Il y aura bien une nouvelle réforme de Pro Helvetia. Lundi, à l'heure des bilans 2002, sa présidente Yvette Jaggi a relevé que «nous avons épuisé les possibilités de la loi actuelle». Puisque l'Office fédéral de la culture (OFC) a ouvert le vaste chantier de l'encouragement fédéral à la culture en préparant une loi sur le sujet (Le Temps des 4 et 7 juin), l'organisation et les compétences de Pro Helvetia seront elles aussi réenvisagées.

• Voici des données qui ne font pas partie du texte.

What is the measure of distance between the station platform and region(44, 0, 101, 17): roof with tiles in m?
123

La fondation suisse pour la culture a déjà connu une modeste refonte début 2002, avec la réduction de son conseil et le renforcement du secrétariat, dirigé depuis un an par Pius Knüsel. Toutefois, la crise qui a secoué le Centre culturel suisse à Paris a montré que «la réforme n'a pas permis de régler la totalité des problèmes», note-t-on à l'OFC. Surtout, les deux instances – l'office, qui dépend directement de Pascal Couchepin, et la fondation, indépendante mais dont le financement est voté par les Chambres – vont opérer une redistribution des cartes qui «exigera des sacrifices de la part de tous les protagonistes», affirme le directeur de l'OFC David Streiff.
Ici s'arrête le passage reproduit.